● Passage shown:
Markets and Trends February 25, 2026 3 min

IDC analysts examine business impact of latest tariff developments

Supply chain manager using a tablet at a container shipping port during ongoing tariff developments

Recent tariff developments are adding cost pressure and uncertainty across global technology supply chains.

In a recent discussion, IDC’s Simon Ellis, Group Vice President of Manufacturing and Supply Chain, and Phil Solis, Research Director of Connectivity and Smartphone Semiconductors, assess what the latest tariff developments mean for pricing, manufacturing strategy, and long-term investment decisions across the technology ecosystem.

Uncertainty is the immediate business challenge

While the Supreme Court ruled that certain prior tariffs were not legal, new tariffs are now being implemented. As a result, cost exposure remains, and the broader issue for many organizations is unpredictability.

“There just isn’t a lot of clarity around these things. What is true on a Monday is no longer true on a Tuesday. It’s hard to know what the right thing to do is because many of the structural things that companies have to do don’t take minutes or hours or days or even weeks. They can take months or even years.”

(Visual spatial reasoning items)
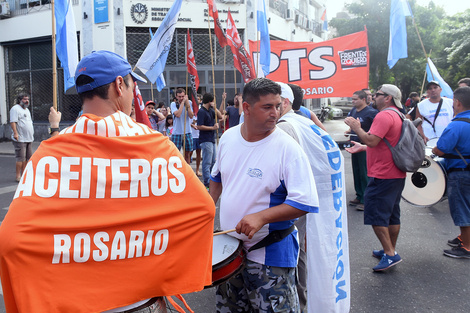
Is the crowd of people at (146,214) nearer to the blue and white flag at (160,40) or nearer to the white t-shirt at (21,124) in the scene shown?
the blue and white flag at (160,40)

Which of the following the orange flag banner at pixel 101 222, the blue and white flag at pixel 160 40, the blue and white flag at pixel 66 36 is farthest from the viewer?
the blue and white flag at pixel 160 40

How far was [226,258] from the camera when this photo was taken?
2.17 m

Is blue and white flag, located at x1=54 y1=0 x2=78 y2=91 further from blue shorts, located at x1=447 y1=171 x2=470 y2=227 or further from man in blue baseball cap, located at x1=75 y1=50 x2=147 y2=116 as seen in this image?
blue shorts, located at x1=447 y1=171 x2=470 y2=227

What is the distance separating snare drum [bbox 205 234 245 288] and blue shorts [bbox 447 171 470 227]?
359 centimetres

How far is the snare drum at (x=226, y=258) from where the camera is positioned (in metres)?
2.14

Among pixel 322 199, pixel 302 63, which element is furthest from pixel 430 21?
pixel 322 199

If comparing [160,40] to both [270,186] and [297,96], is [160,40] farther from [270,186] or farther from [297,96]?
[270,186]

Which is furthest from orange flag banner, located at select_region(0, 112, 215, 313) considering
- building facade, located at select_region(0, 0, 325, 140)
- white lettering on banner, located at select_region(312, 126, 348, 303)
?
building facade, located at select_region(0, 0, 325, 140)

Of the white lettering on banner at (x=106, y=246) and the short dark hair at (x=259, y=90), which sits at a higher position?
the short dark hair at (x=259, y=90)

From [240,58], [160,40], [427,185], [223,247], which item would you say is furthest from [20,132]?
[223,247]

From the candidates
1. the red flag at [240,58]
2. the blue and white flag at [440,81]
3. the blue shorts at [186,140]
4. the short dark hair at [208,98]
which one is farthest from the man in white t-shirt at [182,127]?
the blue and white flag at [440,81]

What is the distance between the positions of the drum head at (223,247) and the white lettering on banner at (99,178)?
0.63 meters

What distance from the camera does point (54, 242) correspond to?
59.9 inches

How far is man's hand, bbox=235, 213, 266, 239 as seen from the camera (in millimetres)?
2254
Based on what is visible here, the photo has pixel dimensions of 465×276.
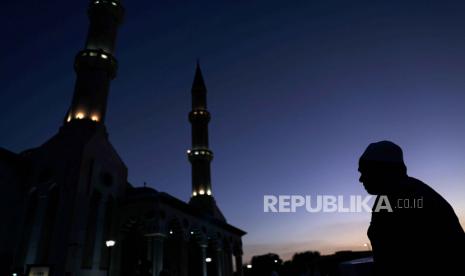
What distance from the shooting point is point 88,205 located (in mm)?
25547

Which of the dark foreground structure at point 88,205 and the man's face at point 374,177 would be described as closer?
the man's face at point 374,177

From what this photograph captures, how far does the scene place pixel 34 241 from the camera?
24562 millimetres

● Tasks and exercises:
• a. Reproduce the tariff article word for word, from start to finish.
• b. Quote the stretch of the rows from the line containing "Which of the dark" through the end of the rows.

● Solutions:
• a.
Markets and Trends February 25, 2026 3 min

IDC analysts examine business impact of latest tariff developments

Supply chain manager using a tablet at a container shipping port during ongoing tariff developments

Recent tariff developments are adding cost pressure and uncertainty across global technology supply chains.

In a recent discussion, IDC’s Simon Ellis, Group Vice President of Manufacturing and Supply Chain, and Phil Solis, Research Director of Connectivity and Smartphone Semiconductors, assess what the latest tariff developments mean for pricing, manufacturing strategy, and long-term investment decisions across the technology ecosystem.

Uncertainty is the immediate business challenge

While the Supreme Court ruled that certain prior tariffs were not legal, new tariffs are now being implemented. As a result, cost exposure remains, and the broader issue for many organizations is unpredictability.

“There just isn’t a lot of clarity around these things. What is true on a Monday is no longer true on a Tuesday. It’s hard to know what the right thing to do is because many of the structural things that companies have to do don’t take minutes or hours or days or even weeks. They can take months or even years.”

• b.
Which of the dark foreground structure at point 88,205 and the man's face at point 374,177 would be described as closer?
the man's face at point 374,177

From what this photograph captures, how far does the scene place pixel 34 241 from the camera?
24562 millimetres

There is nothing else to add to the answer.